For the last six years of a 26-year career, Coach Myer was not getting through to his players. The nail in his coaching coffin came after five consecutive days of having his players walk out on him in the middle of practice. The legendary coach of the Buccaneers was asked to resign.
Prior to his resignation, at least 20 players had filed formal complaints about his disrespectful and embarrassing tactics towards them. In one of the more public displays of player-coach friction, Javon Bradley, the leading scorer and rebounder of the Bucs, walked out during the middle of a game after Coach referred to him as a “sissy shrinking violet” because of a defensive lapse that gave the other team the lead during a game.
Coach Myer, through the litany of complaints and “bellyaching” from his players, cited a lazy and entitled culture that was not interested in doing anything “that they did not want to do.”
John Meadow, formerly Myer’s Assistant Coach and now the Head Coach made a rather interesting observation about a habit that Coach had on the bus ride to and from games. Amidst the formal complaints, the obvious tension in the locker rooms and on the practice court, Coach Myer would look out the window and say or do nothing else. To hear John describe it, Coach would ignore questions from the players until the players simply stopped asking him. On two occasions, staff from the Athletic Department called Coach to talk about logistical changes for the game they were headed to but John ended up having to take the phone from his hands and answer the call because Coach was as in a pure daze.
But, why? What was going on in that head of his that suddenly drowned out everything that was going on around him? Why did this daze occur on the bus but not in the locker rooms or on the court?
The answer likely resides with his former wife, Mayleen. One evening she began to get worried because Coach was supposed to be home by 9:00 after a game and it was already 9:45. She eventually called his cell phone from their kitchen. Surprisingly enough, she could hear his phone ring, and she traced the sound to their garage, which was connected to their kitchen. There Coach sat, in his car and looking out the window. When she asked him what he was doing, he began making comments about all that he had seen on his way home before eventually breaking into a tirade about the “idiocy” of his players.
Mayleen and Coach ended up talking for a couple hours and a lot came out of this discussion.

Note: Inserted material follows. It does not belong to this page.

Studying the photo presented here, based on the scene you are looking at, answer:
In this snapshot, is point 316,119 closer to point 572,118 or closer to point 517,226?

The reader’s digest version is that it was easier for Coach to look out the window than to look in the mirror. In this, he knew that the only constant in the revolving door of players, negativity, complaints and strain was him. This is not to say that he saw himself as the issue but rather than seek to understand, rather than truly look within, he chose to put his head in the proverbial sand.

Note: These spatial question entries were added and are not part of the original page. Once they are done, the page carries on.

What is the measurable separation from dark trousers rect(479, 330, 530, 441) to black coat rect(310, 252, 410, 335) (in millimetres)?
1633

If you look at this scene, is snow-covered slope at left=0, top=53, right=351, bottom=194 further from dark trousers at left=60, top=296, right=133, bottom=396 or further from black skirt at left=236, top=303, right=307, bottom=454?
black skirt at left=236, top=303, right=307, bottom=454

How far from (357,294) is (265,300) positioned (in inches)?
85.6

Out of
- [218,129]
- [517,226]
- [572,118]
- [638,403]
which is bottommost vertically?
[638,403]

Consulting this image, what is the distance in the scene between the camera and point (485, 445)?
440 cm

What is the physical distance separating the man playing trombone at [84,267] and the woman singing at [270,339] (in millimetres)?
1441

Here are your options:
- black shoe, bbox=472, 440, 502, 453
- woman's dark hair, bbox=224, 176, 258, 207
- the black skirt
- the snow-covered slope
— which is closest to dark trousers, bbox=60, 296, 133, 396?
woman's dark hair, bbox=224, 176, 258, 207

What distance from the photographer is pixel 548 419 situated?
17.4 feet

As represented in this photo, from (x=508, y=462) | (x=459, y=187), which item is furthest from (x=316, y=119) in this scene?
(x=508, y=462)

Could it be that Coach was not willing to adopt his leadership and coaching style based on differences in what motivates people as generations changed? Could it be that Coach had lashed out and immediately reflected on the mistake, but did not garner the courage to apologize nor the strength and fortitude to find a different coping mechanism—to channel his negative energy to positive, long-term solutions? A mere visit in front of the mirror could have been the second serving of reflection he needed to get there.

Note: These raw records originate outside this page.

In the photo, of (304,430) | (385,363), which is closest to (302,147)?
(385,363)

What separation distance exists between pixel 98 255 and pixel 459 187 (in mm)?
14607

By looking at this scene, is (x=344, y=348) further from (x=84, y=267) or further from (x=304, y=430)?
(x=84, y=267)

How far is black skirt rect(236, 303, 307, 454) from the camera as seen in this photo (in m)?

Coach is not alone in this habit. It is easier for a lot of us to look out the window than to look in the mirror. We often look out the window so that we can appreciate the passing cactus, the new Corvette or a building that is architecturally stunning. These things can make it easy for us to avoid self-awareness and self-management.
Shifting to the other side of this discussion, I had a client once tell me that her husband’s constant abuse was a painful experience that was briefly forgotten during her 90-minute drive home from work every day. This client, we’ll call her Lauren, was not stubbornly avoiding responsibility since, as any fool knows, no one is responsible for being abused. But, Lauren was avoiding the dreadful thoughts of her abuse and abuser, by taking in everything around her except the reality that said abuse would not change, so long as she looked out the window instead of opening the door–and walking out of it.
Whether we are talking about Coach or Lauren, looking out the window instead of looking in the mirror is an avoidance technique. When we look out the window or daydream for that matter, chances are we will like what we see. Mirrors, on the other hand, can show us someone that we are not very proud of or happy with, for whatever reason. And, while looking out the window enables us to see pretty things that draw us away from sadness and towards hope and possibility, hope is not a plan, and the person in the mirror needs a plan if they’re ever going to stop window gazing.